Wygrana Andrzeja Dudy (…) unieważniłaby wybory 2023 roku, bo nawet gdyby było jeszcze możliwe arytmetyczne zwycięstwo opozycji, to wobec totalnego weta prezydenta nie mogłaby ona ani odwrócić zmian narzuconych przez PiS, ani prowadzić własnych projektów. (…) Maj 2020 roku rozciągnie się politycznie przynajmniej do 2025 roku
— pisze Baczyński.
I to jest teza prawdziwa. Dzielenie skóry na niedźwiedziu byłoby czymś najgorszym z perspektywy otoczenia prezydenta Dudy (przykład Bronisława Komorowskiego i pamiętnych okładek „Polityki” - patrz niżej - wciąż jawi się jako przestroga), niemniej jednak jest w tej refleksji coś na wskroś pragmatycznego.
Naczelny „Polityki” w jednym ma rację: wygrana prezydenta Dudy domknęłaby nam wszystkie nadzieje, ryzyka i obawy (w zależności od sympatii i poglądów) na możliwość politycznych turbulencji w naszym kraju, konserwując wszystkie plusy i minusy „dobrej zmiany” do roku 2025, a może i dalej, sprawiając, że wybory w roku 2023 byłyby ważne, ale nie kluczowe jak te sprzed miesiąca.
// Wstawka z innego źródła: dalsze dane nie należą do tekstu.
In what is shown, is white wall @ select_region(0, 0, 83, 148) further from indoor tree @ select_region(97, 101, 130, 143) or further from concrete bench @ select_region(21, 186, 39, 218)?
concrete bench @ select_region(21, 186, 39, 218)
Przyjdzie nam zapewne w ciągu najbliższych tygodni i miesięcy jeszcze nie raz usłyszeć o dużej wadze nadchodzących wyborów prezydenckich. Rozstrzygną one zresztą nie tylko kształt polskiej sceny politycznej na najbliższe lata, ale mogą wysłać sygnał wszystkim ugrupowaniom opozycyjnym. Jeśli dobry wynik osiągnie Władysław Kosiniak-Kamysz, jeśli Platforma postawi na skrócenie pola walki i rezygnację z „totalnej” strategii „ulicy i zagranicy”, przechodząc do codziennych roszad parlamentarnych i taktycznych, a swoje dołoży lewica skupiona na swoich własnych priorytetach, lata 2020-2025 (a może i dalej, choć to pisanie po piasku) mogą w polskiej wewnętrznej polityce być okresem pozbawionym wstrząsów sejsmicznych i polityki radykalnej walki (z obu stron). Ze wszystkimi tego pozytywami i możliwymi zagrożeniami. Mamy na stole bardzo realny, a zarazem bardzo ciekawy kontekst, w którym mogą upłynąć nam najbliższe lata w polskiej polityce. Do czego decyzja Tuska zresztą też się przyłożyła.